#### EXTRACT TO READ:
····················

# silky fantails?



## amoonswirl (Nov 14, 2006)

Hi there,
I am wondering if anyone here has info on silky fantails. I'm very interested in the breed, but have not been able to find a lot of info or pictures online.

Thanks in advance!


----------



## re lee (Jan 4, 2003)

I do not know alot about the silky fans, I know they are finaly becoming a little more popular. And are being bred somewhat better. You should be able to find some Contact the central fantail club secretary as a few fantail breeders are also working with some silky fans to nowdays.


----------



## Lovebirds (Sep 6, 2002)

I found this web site. Seems this person sells them. 


http://www.strombergschickens.com/stock/pigeons.php


----------



## amoonswirl (Nov 14, 2006)

re lee said:


> You should be able to find some Contact the central fantail club secretary as a few fantail breeders are also working with some silky fans to nowdays.


Hi Re Lee,
Thanks for your reply!
I did contact the folks at the CFC and got a breeder's e-mail contact. I have written but have not yet gotten a response. Keeping fingers crossed...

Hi Renee,
Thanks for the Stromberg's link! They charge a lot for shipping & I only want one bird...so I was hoping to find someone within a few hours' drive. But I am glad to know I have a backup solution! 

Good news that silky fantails are becoming more popular! They are so lovely. I would like to get a hen (probably black) as a mate for my fantail Munchkin. I think he'd fall in love instantly.


----------



## re lee (Jan 4, 2003)

Lovebirds said:


> I found this web site. Seems this person sells them.
> 
> 
> http://www.strombergschickens.com/stock/pigeons.php


I looked the web page. The fantails are not very good in the pictures They are the type that many a breeder would just give away. And the prices for these birds plus shipping someone could get much better birds. Not saying the person is bad just theses are back yard birds that you can get free.


----------



## warriec (Feb 2, 2007)

what is the difference in a silky fantail and a normal fantail. i dont see any difference?


----------



## JGregg (Jul 28, 2003)

Here's a link to an article on pigeon inheritance with a nice picture of a silky fantail in it (though if you ask me silkies just look scruffy!).

http://jhered.oxfordjournals.org/cgi/reprint/16/9/321.pdf


----------



## warriec (Feb 2, 2007)

are they a recognised breed of fantail like the indian fantails and the normal fantail


----------



## TAWhatley (Mar 6, 2001)

warriec said:


> are they a recognised breed of fantail like the indian fantails and the normal fantail


I don't know the answer to your question, but here are a couple of pictures of silky fantails:

http://www.rims.net/2006LawnShow/target20.html

http://www.slobberknockerlofts.com/color_chart/other/lavsilky1.jpg

Terry


----------



## warriec (Feb 2, 2007)

····················

#### WHAT YOU SHOULD DO:
Please answer these questions on the silky fantail thread:
(a) Whom does re lee suggest contacting to find silky fantails?
(b) What bird does amoonswirl hope to get as a mate for Munchkin?
(c) What does amoonswirl say about Stromberg's shipping charges?

#### DATA EXCERPT:

····················

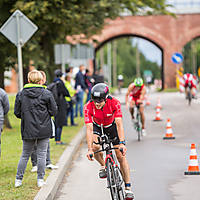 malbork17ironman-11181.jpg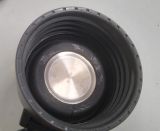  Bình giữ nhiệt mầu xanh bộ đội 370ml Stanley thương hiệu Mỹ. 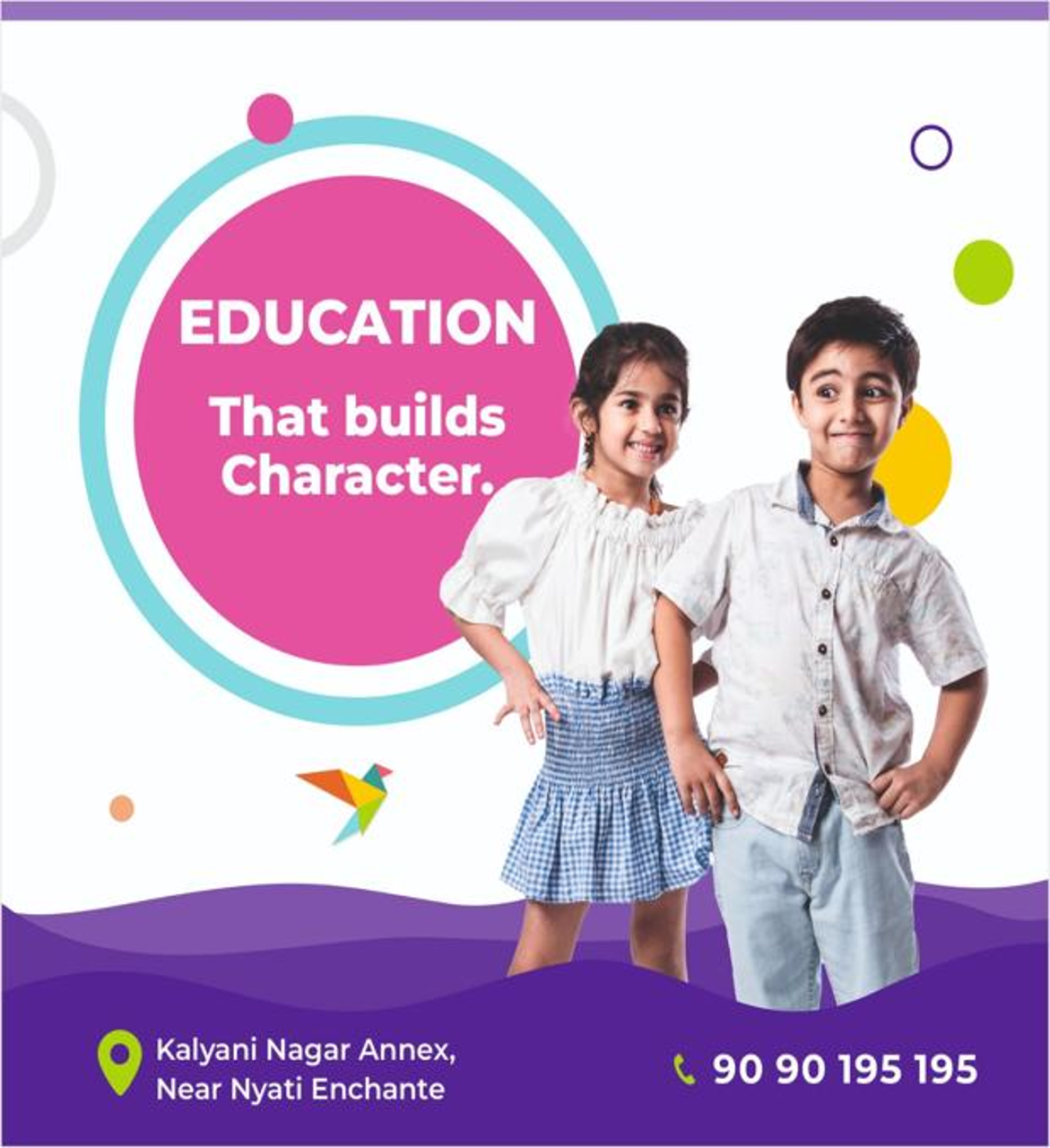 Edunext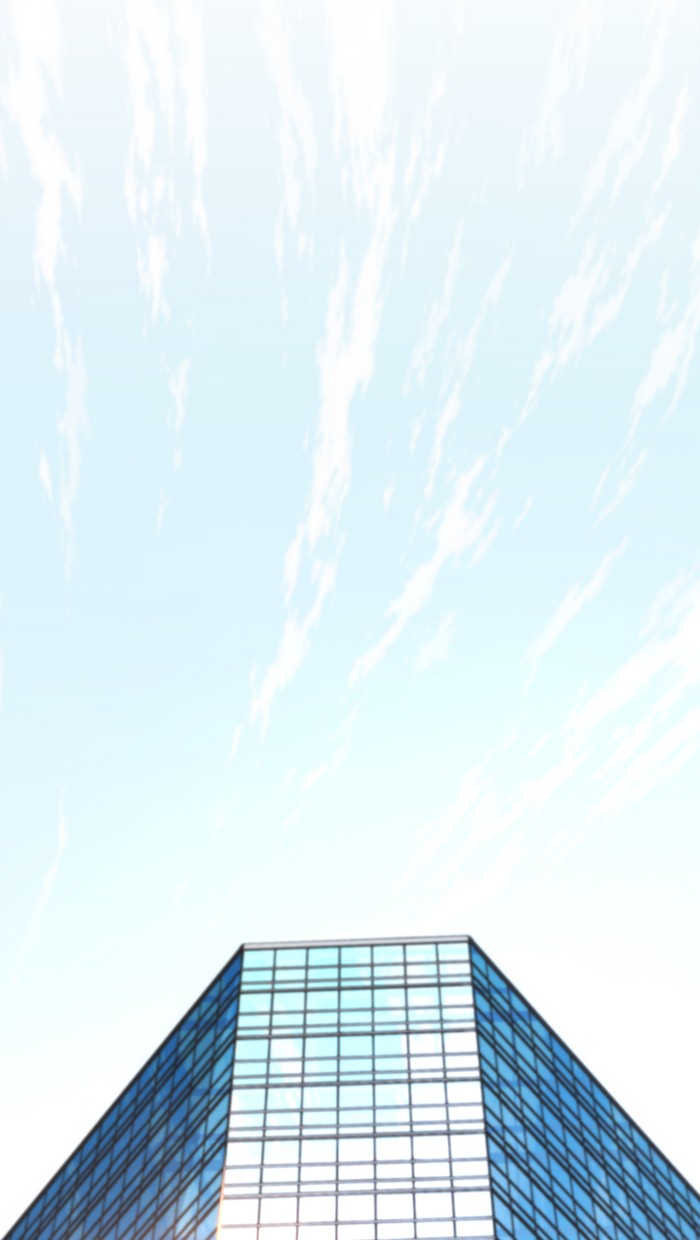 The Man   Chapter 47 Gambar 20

····················

#### ANSWER AREA:
(a) The central fantail club secretary.
(b) A silky fantail hen, probably black.
(c) They charge a lot for shipping.